--- Text ---

Australian Olympic Committee forces athletes to answer doping probes
The Australian Olympic Committee said that the country's athletes and officials must fully cooperate with ASADA even if to do so might tend to incriminate or expose them to a penalty.
The Australian Olympic Committee (AOC) said on Saturday it had introduced new rules forcing Australia's athletes and officials to truthfully answer questions put to them by the country's doping authority.
The AOC said failure to cooperate with the Australian Sports Anti-Doping Authority (ASADA) would result in athletes or officials being ruled out of future Australian Olympic teams.
The new policy, approved on Friday by the AOC executive, follows the findings of an Australian Crime Commission inquiry earlier this year that identified common use of prohibited substances including peptides - a type of stimulant - hormones and illicit drugs, across multiple sporting codes.
The revelations have put the spotlight on the sporting culture of a nation that has long had a reputation as being predominantly drugs-free.

---

**Activity:**
Can you continue the article on the Australian Olympic Committee's new doping rules, starting right after its last sentence?

--- Data excerpts ---

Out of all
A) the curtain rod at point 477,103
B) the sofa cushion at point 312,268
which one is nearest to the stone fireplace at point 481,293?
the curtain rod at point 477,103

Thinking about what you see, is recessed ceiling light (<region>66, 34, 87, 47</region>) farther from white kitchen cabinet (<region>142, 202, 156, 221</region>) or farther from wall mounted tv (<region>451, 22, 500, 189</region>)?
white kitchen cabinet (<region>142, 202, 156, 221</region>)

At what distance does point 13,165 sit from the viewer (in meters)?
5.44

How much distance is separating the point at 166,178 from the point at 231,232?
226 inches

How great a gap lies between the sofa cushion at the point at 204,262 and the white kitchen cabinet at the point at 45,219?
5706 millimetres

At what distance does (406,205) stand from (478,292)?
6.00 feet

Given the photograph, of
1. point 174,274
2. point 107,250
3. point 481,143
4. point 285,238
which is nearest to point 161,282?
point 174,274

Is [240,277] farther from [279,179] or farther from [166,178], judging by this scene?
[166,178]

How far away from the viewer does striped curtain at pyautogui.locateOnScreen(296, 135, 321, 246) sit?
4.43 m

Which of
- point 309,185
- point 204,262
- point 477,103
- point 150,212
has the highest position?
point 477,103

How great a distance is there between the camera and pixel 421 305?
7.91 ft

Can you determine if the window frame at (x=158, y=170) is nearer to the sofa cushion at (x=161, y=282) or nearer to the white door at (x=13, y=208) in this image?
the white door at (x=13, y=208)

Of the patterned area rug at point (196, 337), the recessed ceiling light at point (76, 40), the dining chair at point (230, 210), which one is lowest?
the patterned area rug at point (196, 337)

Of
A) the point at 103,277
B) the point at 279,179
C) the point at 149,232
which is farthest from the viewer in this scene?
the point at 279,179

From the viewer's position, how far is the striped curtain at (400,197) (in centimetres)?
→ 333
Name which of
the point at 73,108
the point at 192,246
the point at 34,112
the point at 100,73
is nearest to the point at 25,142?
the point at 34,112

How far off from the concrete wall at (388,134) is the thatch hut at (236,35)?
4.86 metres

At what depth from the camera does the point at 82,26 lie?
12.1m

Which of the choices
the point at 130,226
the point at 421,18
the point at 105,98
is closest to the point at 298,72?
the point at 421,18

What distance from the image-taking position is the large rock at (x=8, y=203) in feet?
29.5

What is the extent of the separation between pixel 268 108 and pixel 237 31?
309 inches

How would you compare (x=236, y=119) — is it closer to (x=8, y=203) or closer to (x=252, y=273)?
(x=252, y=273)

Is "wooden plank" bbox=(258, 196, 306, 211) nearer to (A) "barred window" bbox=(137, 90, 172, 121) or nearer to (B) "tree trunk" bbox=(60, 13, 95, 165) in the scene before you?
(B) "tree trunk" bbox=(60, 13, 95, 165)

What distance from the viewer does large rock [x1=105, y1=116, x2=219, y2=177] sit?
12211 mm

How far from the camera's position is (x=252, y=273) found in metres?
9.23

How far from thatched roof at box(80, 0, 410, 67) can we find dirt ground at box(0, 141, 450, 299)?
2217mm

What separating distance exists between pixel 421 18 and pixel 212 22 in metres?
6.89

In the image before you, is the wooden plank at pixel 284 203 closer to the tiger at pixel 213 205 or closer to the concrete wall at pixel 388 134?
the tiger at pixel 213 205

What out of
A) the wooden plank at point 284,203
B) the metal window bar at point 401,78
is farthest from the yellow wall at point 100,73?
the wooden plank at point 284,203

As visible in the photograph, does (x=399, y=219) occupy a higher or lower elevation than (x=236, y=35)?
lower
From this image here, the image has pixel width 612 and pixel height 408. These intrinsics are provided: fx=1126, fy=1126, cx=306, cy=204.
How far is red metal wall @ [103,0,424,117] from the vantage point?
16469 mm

---
--- Data excerpts ---

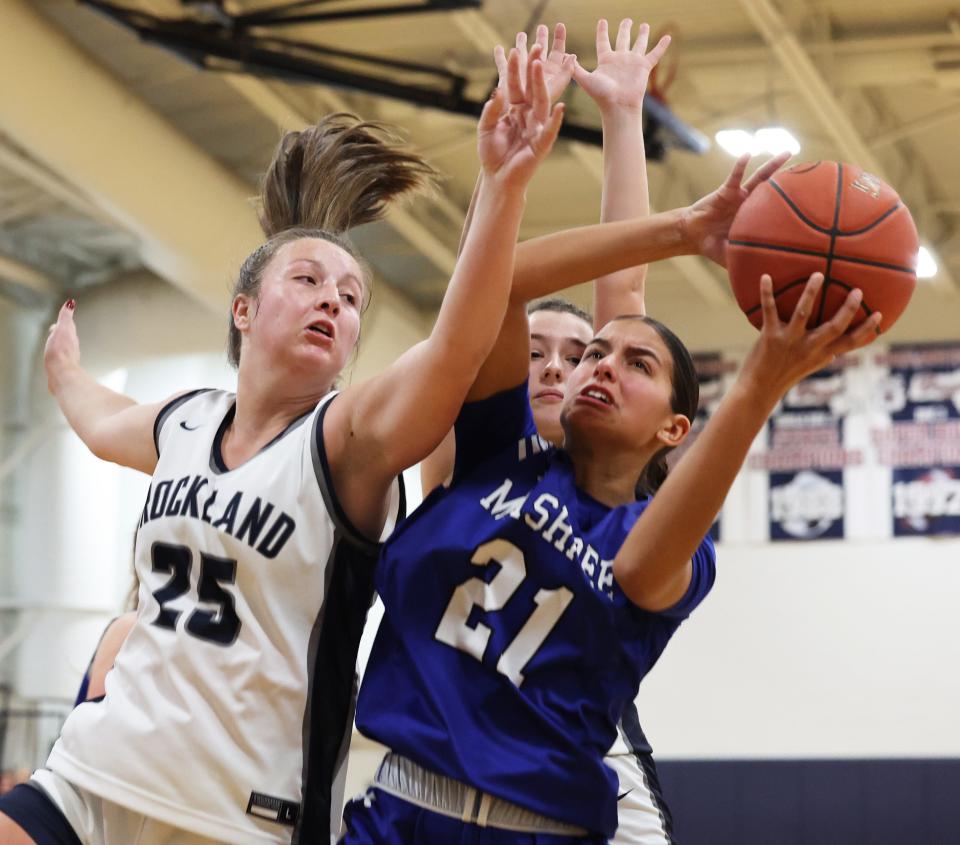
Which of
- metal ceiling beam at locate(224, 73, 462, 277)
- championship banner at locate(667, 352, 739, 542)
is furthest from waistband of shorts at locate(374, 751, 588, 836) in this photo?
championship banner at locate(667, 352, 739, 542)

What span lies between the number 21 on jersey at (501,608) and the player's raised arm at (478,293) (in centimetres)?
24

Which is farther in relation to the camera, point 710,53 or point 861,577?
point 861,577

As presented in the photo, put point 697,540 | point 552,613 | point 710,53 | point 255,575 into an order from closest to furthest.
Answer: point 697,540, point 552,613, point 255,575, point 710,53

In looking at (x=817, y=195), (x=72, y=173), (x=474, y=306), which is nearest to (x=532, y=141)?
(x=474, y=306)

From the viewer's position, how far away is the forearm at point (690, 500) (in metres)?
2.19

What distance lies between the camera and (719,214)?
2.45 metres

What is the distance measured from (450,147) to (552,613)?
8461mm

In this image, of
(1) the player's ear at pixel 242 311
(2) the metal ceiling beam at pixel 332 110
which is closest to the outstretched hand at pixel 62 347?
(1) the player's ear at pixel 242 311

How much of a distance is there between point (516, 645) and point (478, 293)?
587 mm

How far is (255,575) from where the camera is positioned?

---

**Answer to this exercise:**
The AOC said that the country's athletes and officials must fully cooperate with ASADA even if to do so might tend to incriminate or expose them to a penalty.
"To be clear, failure to cooperate with and assist ASADA, in every way, can result in an athlete or official being ruled out of an Olympic team", AOC president John Coates said in a statement.
Coates called on member sporting federations and Australian state and territory institutes and academies of sport to strengthen their anti-doping policies and rules.
He said sanctions for anyone in breach of the new by-law would be determined by the AOC.
"They may be ineligible for membership of or selection to any team, or to receive funding from or to hold any position within the AOC for such period as determined by the AOC," he said.